> YOUR TASK: Reproduce exactly, and only, the lines running from the start of the entries below to the line containing "apple prodala pochti 2 mlrd iphone za 13 let".

> WORKING DATA:
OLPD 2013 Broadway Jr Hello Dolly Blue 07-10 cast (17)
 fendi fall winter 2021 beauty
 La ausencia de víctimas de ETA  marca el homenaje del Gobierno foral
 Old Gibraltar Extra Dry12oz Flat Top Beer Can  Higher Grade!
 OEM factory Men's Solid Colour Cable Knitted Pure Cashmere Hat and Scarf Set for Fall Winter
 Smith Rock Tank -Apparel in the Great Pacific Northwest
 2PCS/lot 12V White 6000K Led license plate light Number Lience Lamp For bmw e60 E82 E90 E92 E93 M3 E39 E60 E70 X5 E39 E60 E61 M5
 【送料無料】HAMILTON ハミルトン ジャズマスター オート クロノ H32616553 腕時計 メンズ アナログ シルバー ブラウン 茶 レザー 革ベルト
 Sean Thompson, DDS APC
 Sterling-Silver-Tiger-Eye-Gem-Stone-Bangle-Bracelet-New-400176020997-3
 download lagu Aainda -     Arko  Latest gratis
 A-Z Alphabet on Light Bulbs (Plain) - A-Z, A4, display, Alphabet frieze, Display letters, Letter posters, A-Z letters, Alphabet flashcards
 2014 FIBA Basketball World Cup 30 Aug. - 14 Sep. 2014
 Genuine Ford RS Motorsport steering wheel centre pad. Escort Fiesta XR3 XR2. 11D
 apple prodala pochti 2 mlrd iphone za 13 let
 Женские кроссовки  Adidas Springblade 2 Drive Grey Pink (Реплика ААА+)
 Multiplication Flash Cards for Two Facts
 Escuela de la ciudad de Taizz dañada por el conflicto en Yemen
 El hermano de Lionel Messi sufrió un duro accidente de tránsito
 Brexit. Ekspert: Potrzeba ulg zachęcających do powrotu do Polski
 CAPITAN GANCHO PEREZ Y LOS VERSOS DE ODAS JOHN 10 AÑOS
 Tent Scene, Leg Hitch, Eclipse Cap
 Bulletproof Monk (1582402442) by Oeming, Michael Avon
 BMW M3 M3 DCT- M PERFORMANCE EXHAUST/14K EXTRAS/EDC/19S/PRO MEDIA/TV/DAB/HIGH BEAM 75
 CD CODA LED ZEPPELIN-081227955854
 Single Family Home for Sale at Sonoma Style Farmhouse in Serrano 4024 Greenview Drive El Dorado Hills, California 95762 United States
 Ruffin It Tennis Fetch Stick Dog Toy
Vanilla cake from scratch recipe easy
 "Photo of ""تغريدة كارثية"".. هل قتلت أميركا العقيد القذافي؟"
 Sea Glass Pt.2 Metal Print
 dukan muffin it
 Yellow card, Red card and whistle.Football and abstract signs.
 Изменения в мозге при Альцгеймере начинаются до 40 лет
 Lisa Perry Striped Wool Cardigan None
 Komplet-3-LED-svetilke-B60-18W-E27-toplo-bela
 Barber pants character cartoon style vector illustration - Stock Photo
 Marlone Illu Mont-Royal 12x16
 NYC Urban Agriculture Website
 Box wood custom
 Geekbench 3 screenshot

> RESPONSE BELOW:
OLPD 2013 Broadway Jr Hello Dolly Blue 07-10 cast (17)
 fendi fall winter 2021 beauty
 La ausencia de víctimas de ETA  marca el homenaje del Gobierno foral
 Old Gibraltar Extra Dry12oz Flat Top Beer Can  Higher Grade!
 OEM factory Men's Solid Colour Cable Knitted Pure Cashmere Hat and Scarf Set for Fall Winter
 Smith Rock Tank -Apparel in the Great Pacific Northwest
 2PCS/lot 12V White 6000K Led license plate light Number Lience Lamp For bmw e60 E82 E90 E92 E93 M3 E39 E60 E70 X5 E39 E60 E61 M5
 【送料無料】HAMILTON ハミルトン ジャズマスター オート クロノ H32616553 腕時計 メンズ アナログ シルバー ブラウン 茶 レザー 革ベルト
 Sean Thompson, DDS APC
 Sterling-Silver-Tiger-Eye-Gem-Stone-Bangle-Bracelet-New-400176020997-3
 download lagu Aainda -     Arko  Latest gratis
 A-Z Alphabet on Light Bulbs (Plain) - A-Z, A4, display, Alphabet frieze, Display letters, Letter posters, A-Z letters, Alphabet flashcards
 2014 FIBA Basketball World Cup 30 Aug. - 14 Sep. 2014
 Genuine Ford RS Motorsport steering wheel centre pad. Escort Fiesta XR3 XR2. 11D
 apple prodala pochti 2 mlrd iphone za 13 let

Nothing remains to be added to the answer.